Saturday, February 27, 2016

"Lair of Dreams," by Libba Bray

Lair of Dreams is the long-awaited sequel to Libba Bray's absolutely mah-velous 1920s-set fantasy, The Diviners. The characters are just as engrossing, the rat-a-tat screwball dialogue is as sharp and as nonstop as ever, and the gruesomely dark mystery at this novel's heart is as shiver-inducing - perhaps even more so - than the one in The Diviners.

So was Lair of Dreams better than The Diviners? Not quite.

The Diviners had a diverse and rambunctious cast, and while Lair of Dreams returns to most of them, their stories are unevenly organized and paced, and they're too scattered to really function as a team until the very end. The sad thing is, half the reason the mystery takes so long to solve is because many of the characters barely take the time to talk to each other because they're too engrossed in their own problems.

It's still a whip-smart and entertaining novel, but the all-too-frequent "whoops I didn't tell this character an important tidbit because I magically forgot about it when I picked up the phone" coincidences can become frustrating.

But let's get to the plot, shall we? Ever since Evie O'Neill went public about being a Diviner and using her powers to save the city from Naughty John in the previous novel, New York has been swept up with Diviner fever. People are hosting Diviner parties. Ziegfeld is choreographing a Diviner Dancers Revue. And Evie is now a bona fide celebrity with her own radio show, the Sweetheart Seer.

But beneath all the glitz and glamour, trouble is brewing. After a group of construction workers fall mysteriously ill after discovering a buried subway station in Chinatown, the ensuing Sleeping Sickness awakens a rising tide of bigotry and paranoia as more and more people fall asleep and never wake up. The frightened populace has to point a finger somewhere. Who to blame? The Chinese? The immigrants? Or those strange Diviners?
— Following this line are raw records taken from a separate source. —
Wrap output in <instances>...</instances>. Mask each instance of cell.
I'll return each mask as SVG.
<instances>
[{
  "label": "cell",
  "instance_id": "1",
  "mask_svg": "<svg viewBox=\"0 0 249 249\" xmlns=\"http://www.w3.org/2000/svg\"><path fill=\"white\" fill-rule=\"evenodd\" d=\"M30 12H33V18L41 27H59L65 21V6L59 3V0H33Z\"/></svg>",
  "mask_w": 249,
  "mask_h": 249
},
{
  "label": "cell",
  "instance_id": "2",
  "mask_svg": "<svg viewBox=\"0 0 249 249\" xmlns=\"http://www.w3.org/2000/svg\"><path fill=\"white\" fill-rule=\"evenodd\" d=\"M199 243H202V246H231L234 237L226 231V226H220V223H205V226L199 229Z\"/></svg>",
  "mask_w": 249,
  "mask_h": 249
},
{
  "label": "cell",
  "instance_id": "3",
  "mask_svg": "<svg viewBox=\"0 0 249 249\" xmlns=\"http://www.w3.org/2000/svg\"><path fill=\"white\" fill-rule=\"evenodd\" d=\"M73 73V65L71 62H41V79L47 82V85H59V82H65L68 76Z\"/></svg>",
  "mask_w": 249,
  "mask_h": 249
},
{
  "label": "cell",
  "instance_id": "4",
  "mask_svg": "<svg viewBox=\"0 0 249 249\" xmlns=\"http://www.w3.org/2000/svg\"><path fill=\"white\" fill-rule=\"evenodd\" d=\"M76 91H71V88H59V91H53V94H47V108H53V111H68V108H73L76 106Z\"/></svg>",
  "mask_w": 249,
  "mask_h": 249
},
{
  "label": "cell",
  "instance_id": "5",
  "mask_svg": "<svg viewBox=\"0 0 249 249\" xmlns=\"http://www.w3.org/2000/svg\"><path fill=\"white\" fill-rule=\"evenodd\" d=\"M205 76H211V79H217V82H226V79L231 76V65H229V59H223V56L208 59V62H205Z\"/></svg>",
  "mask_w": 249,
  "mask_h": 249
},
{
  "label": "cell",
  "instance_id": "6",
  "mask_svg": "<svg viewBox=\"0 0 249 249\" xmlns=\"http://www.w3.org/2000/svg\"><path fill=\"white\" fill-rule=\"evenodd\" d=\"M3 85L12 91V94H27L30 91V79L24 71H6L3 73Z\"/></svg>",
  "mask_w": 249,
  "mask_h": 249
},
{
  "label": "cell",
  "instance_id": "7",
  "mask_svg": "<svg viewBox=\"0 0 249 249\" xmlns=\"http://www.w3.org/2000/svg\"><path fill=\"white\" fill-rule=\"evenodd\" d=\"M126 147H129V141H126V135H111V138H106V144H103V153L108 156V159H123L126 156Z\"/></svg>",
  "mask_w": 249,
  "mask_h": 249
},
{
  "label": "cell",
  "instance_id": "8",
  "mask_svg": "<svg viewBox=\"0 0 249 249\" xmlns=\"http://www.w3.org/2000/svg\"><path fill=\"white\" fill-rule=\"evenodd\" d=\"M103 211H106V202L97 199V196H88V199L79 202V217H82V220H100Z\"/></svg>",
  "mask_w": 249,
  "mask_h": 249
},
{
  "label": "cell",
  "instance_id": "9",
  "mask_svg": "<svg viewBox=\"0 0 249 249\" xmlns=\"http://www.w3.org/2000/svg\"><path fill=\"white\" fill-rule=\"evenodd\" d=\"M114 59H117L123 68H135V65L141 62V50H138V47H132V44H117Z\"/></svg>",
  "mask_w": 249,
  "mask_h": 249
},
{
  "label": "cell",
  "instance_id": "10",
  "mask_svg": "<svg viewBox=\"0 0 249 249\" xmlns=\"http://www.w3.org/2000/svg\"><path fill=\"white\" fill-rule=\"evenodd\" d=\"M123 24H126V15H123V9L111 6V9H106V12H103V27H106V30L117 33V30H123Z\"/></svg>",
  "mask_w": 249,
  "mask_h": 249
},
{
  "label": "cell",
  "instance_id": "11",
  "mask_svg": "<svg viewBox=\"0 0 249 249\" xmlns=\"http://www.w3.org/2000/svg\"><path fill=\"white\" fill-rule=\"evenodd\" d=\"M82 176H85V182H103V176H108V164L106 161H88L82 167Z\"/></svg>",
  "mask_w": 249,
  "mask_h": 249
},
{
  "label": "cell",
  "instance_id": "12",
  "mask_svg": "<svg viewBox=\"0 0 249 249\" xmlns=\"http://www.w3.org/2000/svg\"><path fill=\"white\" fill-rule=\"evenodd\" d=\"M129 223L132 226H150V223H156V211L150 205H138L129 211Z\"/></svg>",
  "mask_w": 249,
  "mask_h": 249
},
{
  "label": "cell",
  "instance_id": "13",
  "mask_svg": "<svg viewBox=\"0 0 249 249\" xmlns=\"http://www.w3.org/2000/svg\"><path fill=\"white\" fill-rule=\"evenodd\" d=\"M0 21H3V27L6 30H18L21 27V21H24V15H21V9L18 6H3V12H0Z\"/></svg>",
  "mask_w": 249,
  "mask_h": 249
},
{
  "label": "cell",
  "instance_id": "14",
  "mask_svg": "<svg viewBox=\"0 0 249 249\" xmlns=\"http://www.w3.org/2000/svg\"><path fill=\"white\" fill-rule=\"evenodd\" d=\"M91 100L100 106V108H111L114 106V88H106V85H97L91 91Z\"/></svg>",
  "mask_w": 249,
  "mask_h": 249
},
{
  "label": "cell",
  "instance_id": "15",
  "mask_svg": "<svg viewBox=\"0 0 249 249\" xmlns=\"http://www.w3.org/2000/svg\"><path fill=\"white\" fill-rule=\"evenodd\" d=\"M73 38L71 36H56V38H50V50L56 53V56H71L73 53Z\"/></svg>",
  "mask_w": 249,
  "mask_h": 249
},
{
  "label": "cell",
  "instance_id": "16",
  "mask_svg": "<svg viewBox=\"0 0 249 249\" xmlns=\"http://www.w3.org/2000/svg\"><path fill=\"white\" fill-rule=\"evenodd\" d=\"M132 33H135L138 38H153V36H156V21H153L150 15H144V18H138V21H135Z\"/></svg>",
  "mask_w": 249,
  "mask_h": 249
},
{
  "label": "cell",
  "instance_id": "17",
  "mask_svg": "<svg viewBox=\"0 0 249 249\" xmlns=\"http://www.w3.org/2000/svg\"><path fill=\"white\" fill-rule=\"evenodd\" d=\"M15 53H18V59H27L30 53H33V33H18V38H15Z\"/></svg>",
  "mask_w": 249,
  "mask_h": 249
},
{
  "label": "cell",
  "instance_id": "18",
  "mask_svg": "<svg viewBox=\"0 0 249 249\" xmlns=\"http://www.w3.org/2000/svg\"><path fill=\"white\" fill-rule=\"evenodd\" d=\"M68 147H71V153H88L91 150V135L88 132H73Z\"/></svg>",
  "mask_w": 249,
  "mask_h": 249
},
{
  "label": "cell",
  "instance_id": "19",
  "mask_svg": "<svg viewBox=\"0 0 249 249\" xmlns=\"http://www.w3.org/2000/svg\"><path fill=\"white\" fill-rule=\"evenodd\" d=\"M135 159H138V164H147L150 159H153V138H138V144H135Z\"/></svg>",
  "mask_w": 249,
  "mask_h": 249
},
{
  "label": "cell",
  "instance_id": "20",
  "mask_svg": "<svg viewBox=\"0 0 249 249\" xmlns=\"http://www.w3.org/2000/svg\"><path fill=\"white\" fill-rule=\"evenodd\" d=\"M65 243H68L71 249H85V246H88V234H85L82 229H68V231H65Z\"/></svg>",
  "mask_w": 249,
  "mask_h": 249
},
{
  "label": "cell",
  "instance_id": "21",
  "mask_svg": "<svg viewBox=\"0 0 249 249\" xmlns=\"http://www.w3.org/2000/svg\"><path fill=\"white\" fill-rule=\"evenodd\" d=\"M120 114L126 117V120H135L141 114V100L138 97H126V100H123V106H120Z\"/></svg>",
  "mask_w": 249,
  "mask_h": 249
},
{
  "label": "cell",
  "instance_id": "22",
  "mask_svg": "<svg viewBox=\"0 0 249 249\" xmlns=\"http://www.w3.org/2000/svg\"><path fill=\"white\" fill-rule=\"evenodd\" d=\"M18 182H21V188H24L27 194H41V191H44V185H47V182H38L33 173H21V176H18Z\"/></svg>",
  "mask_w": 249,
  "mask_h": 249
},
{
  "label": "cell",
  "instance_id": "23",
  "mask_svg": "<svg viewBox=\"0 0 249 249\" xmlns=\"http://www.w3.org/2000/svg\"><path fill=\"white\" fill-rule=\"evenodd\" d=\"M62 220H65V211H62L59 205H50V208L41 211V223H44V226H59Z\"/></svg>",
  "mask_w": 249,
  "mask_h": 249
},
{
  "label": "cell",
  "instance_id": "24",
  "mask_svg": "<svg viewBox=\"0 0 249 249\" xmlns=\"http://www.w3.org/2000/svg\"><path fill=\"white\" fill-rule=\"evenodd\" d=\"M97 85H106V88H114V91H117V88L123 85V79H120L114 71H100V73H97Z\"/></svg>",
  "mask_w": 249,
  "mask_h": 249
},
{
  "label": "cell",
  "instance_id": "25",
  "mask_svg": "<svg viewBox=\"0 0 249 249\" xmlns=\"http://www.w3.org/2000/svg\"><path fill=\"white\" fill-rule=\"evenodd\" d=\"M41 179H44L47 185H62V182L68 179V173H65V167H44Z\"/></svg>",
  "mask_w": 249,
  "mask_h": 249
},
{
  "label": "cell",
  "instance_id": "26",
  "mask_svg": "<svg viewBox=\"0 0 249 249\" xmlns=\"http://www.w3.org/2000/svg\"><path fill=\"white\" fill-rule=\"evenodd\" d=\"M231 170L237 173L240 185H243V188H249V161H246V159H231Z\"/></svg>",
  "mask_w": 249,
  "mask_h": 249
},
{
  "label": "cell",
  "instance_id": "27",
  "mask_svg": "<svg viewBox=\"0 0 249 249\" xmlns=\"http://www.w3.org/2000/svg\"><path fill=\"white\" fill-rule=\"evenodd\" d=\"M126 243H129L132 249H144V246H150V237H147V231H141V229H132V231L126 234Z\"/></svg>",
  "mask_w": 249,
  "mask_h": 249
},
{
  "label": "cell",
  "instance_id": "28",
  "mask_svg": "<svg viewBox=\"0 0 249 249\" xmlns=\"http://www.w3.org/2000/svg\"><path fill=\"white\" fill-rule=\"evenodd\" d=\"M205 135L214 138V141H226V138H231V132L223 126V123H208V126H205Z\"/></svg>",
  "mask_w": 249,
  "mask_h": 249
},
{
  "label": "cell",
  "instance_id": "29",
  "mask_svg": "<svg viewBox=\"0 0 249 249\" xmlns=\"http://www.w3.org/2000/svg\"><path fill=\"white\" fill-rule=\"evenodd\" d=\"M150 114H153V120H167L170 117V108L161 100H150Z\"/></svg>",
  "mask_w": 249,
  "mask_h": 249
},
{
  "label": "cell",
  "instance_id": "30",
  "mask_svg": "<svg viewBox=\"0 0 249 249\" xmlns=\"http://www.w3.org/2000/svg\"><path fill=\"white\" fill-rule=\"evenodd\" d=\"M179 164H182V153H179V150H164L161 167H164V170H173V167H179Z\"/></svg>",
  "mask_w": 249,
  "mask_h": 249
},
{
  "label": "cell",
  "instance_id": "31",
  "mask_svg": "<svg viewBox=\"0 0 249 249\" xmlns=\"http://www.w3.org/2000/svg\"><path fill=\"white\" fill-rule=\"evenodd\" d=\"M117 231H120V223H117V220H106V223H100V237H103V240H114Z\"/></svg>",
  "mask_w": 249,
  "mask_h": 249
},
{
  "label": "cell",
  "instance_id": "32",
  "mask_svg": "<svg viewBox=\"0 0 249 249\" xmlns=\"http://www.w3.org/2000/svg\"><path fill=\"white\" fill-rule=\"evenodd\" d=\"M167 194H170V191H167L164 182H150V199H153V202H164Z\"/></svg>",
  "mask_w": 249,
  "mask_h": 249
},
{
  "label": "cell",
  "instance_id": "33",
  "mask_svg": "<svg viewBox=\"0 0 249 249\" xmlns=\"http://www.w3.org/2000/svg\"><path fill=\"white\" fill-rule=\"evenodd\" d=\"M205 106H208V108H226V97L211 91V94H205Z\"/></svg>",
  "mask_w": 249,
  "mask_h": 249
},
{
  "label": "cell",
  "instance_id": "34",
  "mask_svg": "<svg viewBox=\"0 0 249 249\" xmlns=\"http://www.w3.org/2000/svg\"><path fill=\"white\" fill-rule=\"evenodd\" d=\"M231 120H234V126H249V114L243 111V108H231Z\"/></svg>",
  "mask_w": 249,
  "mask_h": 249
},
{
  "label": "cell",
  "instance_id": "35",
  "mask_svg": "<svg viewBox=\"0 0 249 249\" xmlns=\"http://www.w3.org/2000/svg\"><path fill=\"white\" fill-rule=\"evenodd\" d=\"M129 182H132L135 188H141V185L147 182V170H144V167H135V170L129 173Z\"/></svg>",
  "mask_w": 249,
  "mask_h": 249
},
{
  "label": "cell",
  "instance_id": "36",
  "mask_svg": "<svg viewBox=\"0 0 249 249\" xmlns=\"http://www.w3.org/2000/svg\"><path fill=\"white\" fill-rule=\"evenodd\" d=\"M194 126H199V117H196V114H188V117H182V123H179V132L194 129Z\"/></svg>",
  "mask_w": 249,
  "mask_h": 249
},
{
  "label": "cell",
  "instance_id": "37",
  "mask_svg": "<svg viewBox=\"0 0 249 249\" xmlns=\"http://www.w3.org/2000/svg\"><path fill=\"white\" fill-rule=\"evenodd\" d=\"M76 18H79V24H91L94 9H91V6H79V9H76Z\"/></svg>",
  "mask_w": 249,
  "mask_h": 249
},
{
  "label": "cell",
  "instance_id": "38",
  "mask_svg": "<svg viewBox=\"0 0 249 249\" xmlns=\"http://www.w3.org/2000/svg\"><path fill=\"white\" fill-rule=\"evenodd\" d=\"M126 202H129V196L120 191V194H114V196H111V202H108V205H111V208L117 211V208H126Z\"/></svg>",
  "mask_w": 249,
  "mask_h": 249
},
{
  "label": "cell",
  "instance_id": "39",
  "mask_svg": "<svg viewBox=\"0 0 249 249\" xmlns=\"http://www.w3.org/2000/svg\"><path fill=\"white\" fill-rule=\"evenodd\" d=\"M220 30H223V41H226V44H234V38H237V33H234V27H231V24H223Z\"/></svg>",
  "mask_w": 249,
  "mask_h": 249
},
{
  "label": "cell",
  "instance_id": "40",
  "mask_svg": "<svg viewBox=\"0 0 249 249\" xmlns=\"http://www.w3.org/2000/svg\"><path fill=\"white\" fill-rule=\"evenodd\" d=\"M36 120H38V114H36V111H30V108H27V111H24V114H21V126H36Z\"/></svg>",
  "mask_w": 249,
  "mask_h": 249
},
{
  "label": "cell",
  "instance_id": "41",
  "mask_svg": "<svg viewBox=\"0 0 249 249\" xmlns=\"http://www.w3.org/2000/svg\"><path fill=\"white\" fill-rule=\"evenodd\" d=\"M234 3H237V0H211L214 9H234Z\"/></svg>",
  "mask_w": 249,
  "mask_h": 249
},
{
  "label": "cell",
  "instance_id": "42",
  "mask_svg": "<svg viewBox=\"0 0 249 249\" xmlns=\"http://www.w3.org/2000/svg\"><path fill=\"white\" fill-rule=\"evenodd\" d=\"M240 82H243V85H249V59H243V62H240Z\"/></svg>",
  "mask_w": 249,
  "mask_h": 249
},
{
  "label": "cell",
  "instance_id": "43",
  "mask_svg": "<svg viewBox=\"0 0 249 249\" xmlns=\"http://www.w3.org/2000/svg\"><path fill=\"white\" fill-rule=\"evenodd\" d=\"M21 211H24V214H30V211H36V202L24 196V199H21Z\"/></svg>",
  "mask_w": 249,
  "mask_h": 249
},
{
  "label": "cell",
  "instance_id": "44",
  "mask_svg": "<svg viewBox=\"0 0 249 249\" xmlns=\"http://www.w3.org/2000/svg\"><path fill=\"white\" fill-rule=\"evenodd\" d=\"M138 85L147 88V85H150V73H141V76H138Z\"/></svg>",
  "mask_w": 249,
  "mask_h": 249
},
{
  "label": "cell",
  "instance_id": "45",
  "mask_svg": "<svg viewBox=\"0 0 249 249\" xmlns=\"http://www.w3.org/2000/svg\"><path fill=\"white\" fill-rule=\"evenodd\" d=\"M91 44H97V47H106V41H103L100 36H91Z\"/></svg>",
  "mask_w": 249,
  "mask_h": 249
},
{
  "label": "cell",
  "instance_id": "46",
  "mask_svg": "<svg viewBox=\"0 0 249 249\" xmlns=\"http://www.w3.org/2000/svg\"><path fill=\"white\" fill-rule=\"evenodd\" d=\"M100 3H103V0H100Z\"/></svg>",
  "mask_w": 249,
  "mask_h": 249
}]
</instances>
Through it all, Bray concocts a heady and addictive sense of setting and period, from the sparkling dustbowl dialogue, to the sumptuous descriptions of jiving dance halls and rebellious hotel room parties. Each of our major players has their own narrative arc that settles them squarely within their time period while also making them relatable, interesting, and a little bit magical. Along with that, Bray continues to tease us with increasing hints at a series-long arc involving "Project Buffalo," a secret government Diviner program. Whatever this book's faults, they are minimal compared to the successful narrative plate-spinning Bray achieves with her blending of glamorous time period, bloody horror, timeless teen drama, old-school humour, and social justice.

Lair of Dreams is a worthy successor to The Diviners. I can't wait to read what comes next.

Do Not Read If: You don't like ghosts; you absolutely cannot stand horror or the jeepers creepers in any way, shape, or form; if you dislike Pears Soap and all those who advocate for it; diversity makes you ill, you creepy bigot; you hate fun.